This is a repo for an undergraduate thesis by Jacob Yang at University of British Columbia supervised by Professor Prashant Nair and a PhD student Muhammad Abdullah Adnan. The thesis in pdf is in the root folder ./CPEN499 Jacob's thesis.pdf.
I encountered some config problem when setting up smoothquant environment. Here is how I solve those problems.
CUDA Toolkit 11.6 Tried 12.3, 11.3, 11.8 cuda toolkit cannot be easily downgraded. just reinstall the system
Clone Smoothquant
Install smoothquant following the readme
Use pytorch 1.2.1 and cuda 11.6 Install torch-int following the readme
Install cutlass check out to feature/2.10
Some issue fixes
Convert the demo jupyter notebook smoothquant_opt_real_int8_demo.ipynb into python script and then run it in the virtual environment with smoothquant and torch-int installed.
According to Issue 60 in the smoothquant repo, generate activation scales with lambda dataset “ dataset = load_dataset(‘lambda’, split = ‘validation[:1000]’) ” in smoothquant/calibration.py get_act_scales
Disable the dataset_path for the generate_act_scales.py and run the default setting
Change the path to the newly generated activation scales in test_quant.py
To run the test, run
python ./examples/test_quant.py
There are an argument to modify in the examples/test_quant.py. For example, how many less significant heads to quantize.
Also, you need to add the head matrices to one of the outputs of the attention layers for the python code to run. Add the line
attn_weights_reshaped = attn_output
In between the line
attn_output = attn_output.view(bsz, self.num_heads, tgt_len, self.head_dim)
and
attn_output = attn_output.transpose(1, 2)

▬▬▬▬▬▬

#### Task objective:
Return the SmoothQuant setup notes above word for word, in full.

(Source records)
▬▬▬▬▬▬

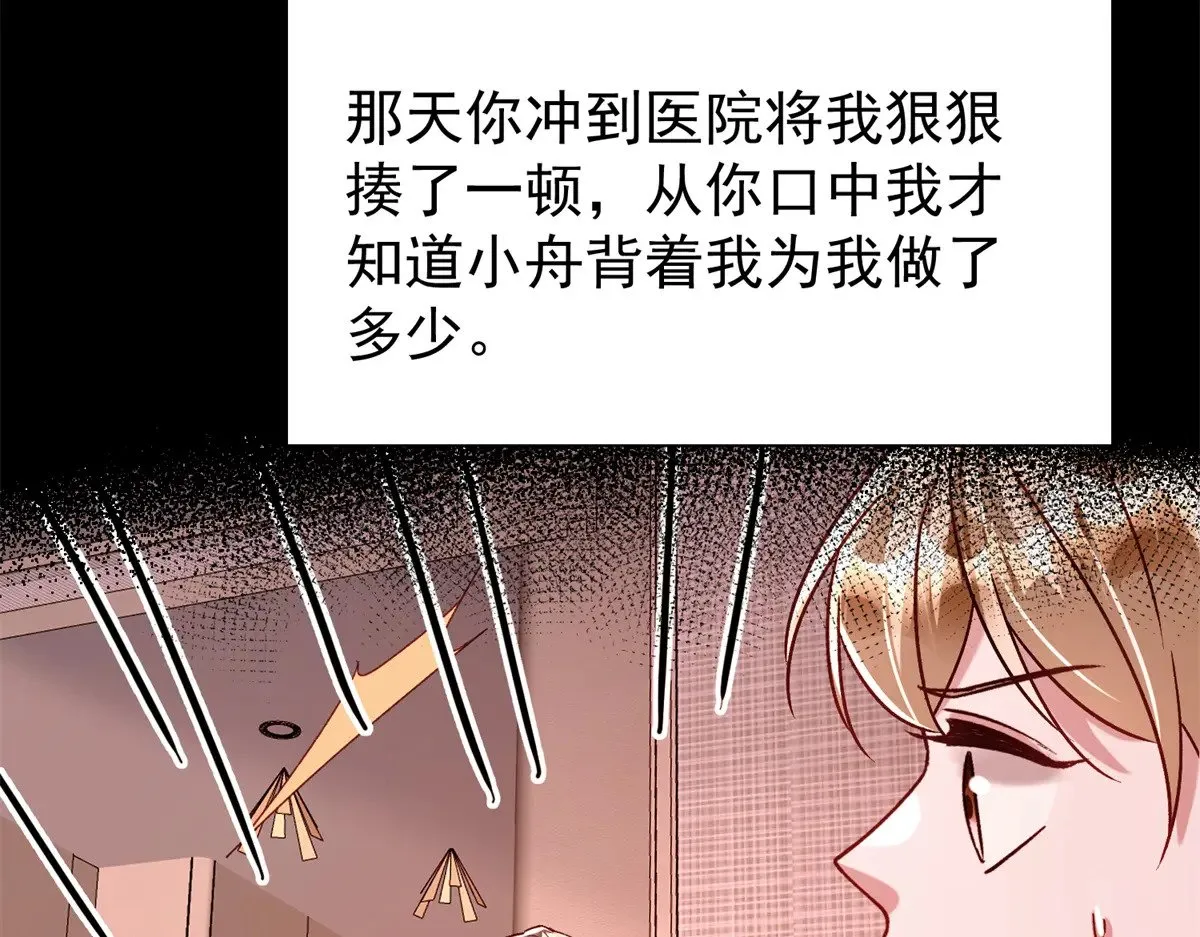 197 这次，换我主动13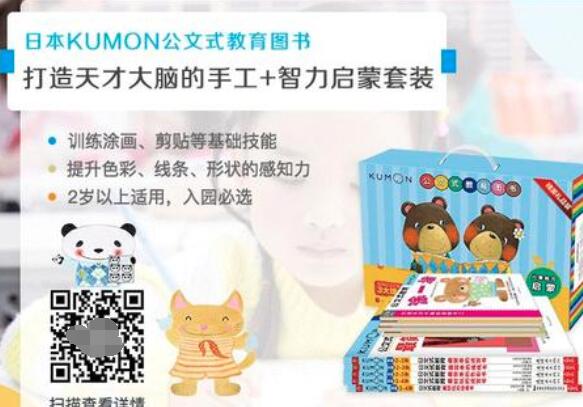 公文式教育加盟 公文式教育加盟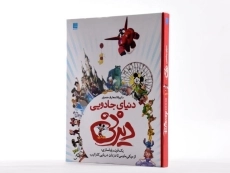 کتاب دایره المعارف مصور دنیای جادویی دیزنی - 4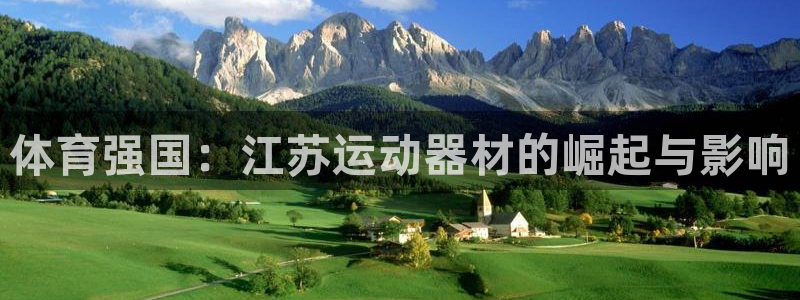 fb体育新能源：体育强国：江苏运动器材的崛起与影响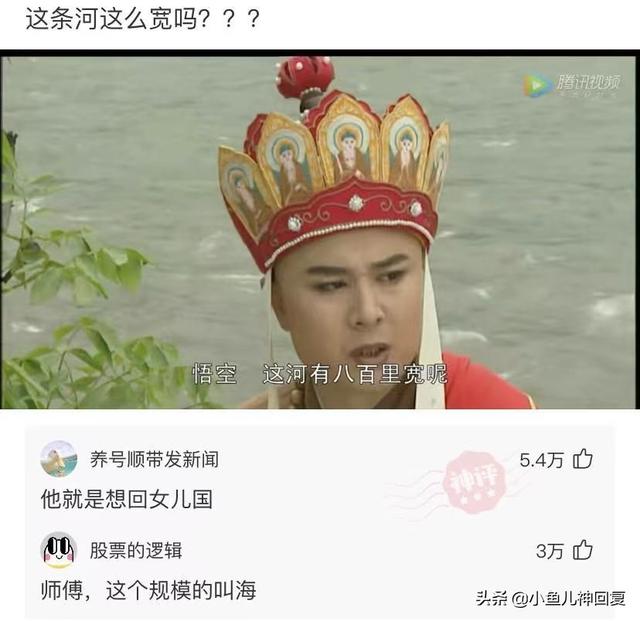 神回复:都说岁月不败美人,啊这 神回复:都说岁月不败美人,啊这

▬▬▬▬▬▬

#### Final answer:
This is a repo for an undergraduate thesis by Jacob Yang at University of British Columbia supervised by Professor Prashant Nair and a PhD student Muhammad Abdullah Adnan. The thesis in pdf is in the root folder ./CPEN499 Jacob's thesis.pdf.
I encountered some config problem when setting up smoothquant environment. Here is how I solve those problems.
CUDA Toolkit 11.6 Tried 12.3, 11.3, 11.8 cuda toolkit cannot be easily downgraded. just reinstall the system
Clone Smoothquant
Install smoothquant following the readme
Use pytorch 1.2.1 and cuda 11.6 Install torch-int following the readme
Install cutlass check out to feature/2.10
Some issue fixes
Convert the demo jupyter notebook smoothquant_opt_real_int8_demo.ipynb into python script and then run it in the virtual environment with smoothquant and torch-int installed.
According to Issue 60 in the smoothquant repo, generate activation scales with lambda dataset “ dataset = load_dataset(‘lambda’, split = ‘validation[:1000]’) ” in smoothquant/calibration.py get_act_scales
Disable the dataset_path for the generate_act_scales.py and run the default setting
Change the path to the newly generated activation scales in test_quant.py
To run the test, run
python ./examples/test_quant.py
There are an argument to modify in the examples/test_quant.py. For example, how many less significant heads to quantize.
Also, you need to add the head matrices to one of the outputs of the attention layers for the python code to run. Add the line
attn_weights_reshaped = attn_output
In between the line
attn_output = attn_output.view(bsz, self.num_heads, tgt_len, self.head_dim)
and
attn_output = attn_output.transpose(1, 2)